Rappelons que ce service est le fruit d'un travail de longue haleine et assidu déployé par divers représentants de chacune des trois parties chargées de sa mise en œuvre, à savoir la Cour supérieure, le Barreau du Québec et le ministère de la Justice du Québec. Depuis janvier 1999, un Comité tripartite a été constitué aux fins spécifiques de voir au lancement de ce Service de référence à la médiation civile et commerciale à travers la province. Siègent à ce Comité tripartite l'honorable Jean Guibault de la Cour supérieure, représentant la division d'appel de Montréal, l'honorable Louis Rochette également de la Cour supérieure, représentant la division d'appel de Québec, Me Serge Roy, président du Comité de médiation du Barreau et représentant le Barreau pour la division d'appel de Montréal, Me Pierre Daignault, représentant le Barreau pour la division d'appel de Québec, et Me Simon Marcotte et M. Michel De Grand'Maison, tous deux de la Direction générale des services de justice au ministère de la Justice.
Ce sont les juges Jean Guilbault (Montréal) et Louis Rochette (Québec) qui agissent comme coordonnateurs du Service de référence à la médiation civile et commerciale de la Cour supérieure |
Ainsi, depuis le 1er novembre 19992, dès le dépôt d'une comparution dans les affaires civiles et commerciales, les parties demanderesses et défenderesses reçoivent une première lettre les informant des avantages que comporte cette voie alternative de résolution de litige et les invitant à s'en prévaloir (voir l'encadré). Cette première lettre est envoyée aux parties seulement, pas à leurs procureurs. Une seconde lettre est par la suite envoyée aux parties et, cette fois, à leurs procureurs après l'émission du certificat d'état de cause. Cette seconde invitation à se prévaloir du service de référence à la médiation précise entre autres que, même à ce stade, le processus de médiation peut être mis en œuvre, si les parties le jugent utile et y consentent.

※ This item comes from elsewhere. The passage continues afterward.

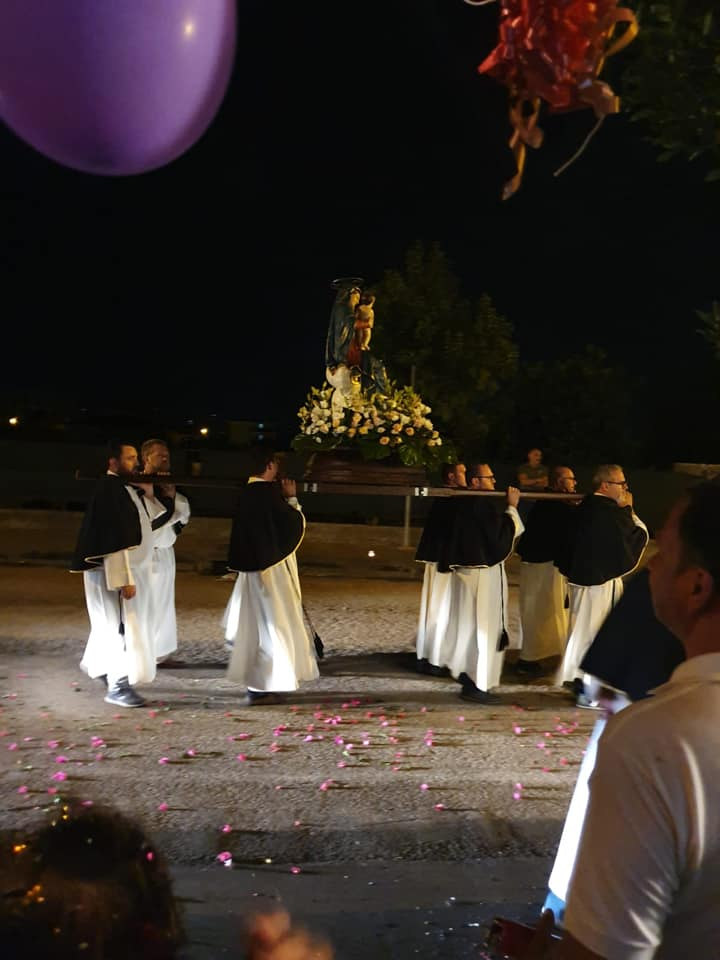Processione Aux Flambeaux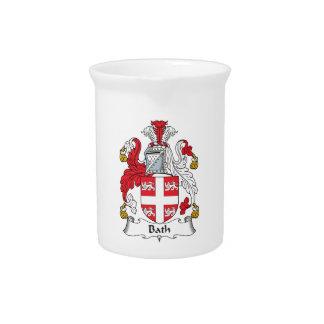 Escudo de la familia del baño jarras de beber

Ce sont les juges Guibault et Rochette qui agissent comme coordonnateurs du Service de référence à la médiation en matière civile et commerciale de la Cour supérieure pour leur division respective, tout en continuant d'assumer leurs fonctions judiciaires régulières. Deux avocates ont été embauchées pour les appuyer dans cette responsabilité additionnelle. Il s'agit, pour la division d'appel de Montréal, de Me Marjolaine Gagnon et, pour celle de Québec, de Me Hélène Lévesque. Pour cette tâche, elles ont toutes deux suivi le cours de base de 40 heures en médiation civile et commerciale donné par le Service de la formation permanente. Leurs bureaux sont situés dans des locaux fournis par le ministère de la Justice à chacun des deux points de service, soit dans les palais de justice de Montréal et de Québec, et elles bénéficient d'un soutien en secrétariat.
Pour assurer le fonctionnement du service de référence à la médiation3, le ministère de la Justice met à la disposition du personnel des greffes chargé de l'envoi des lettres la technologie de l'information dont il dispose. Il fait de même pour la réalisation du plan de communication et pour la réalisation et l'implantation d'outils qui permettront d'effectuer le suivi des activités de ce service.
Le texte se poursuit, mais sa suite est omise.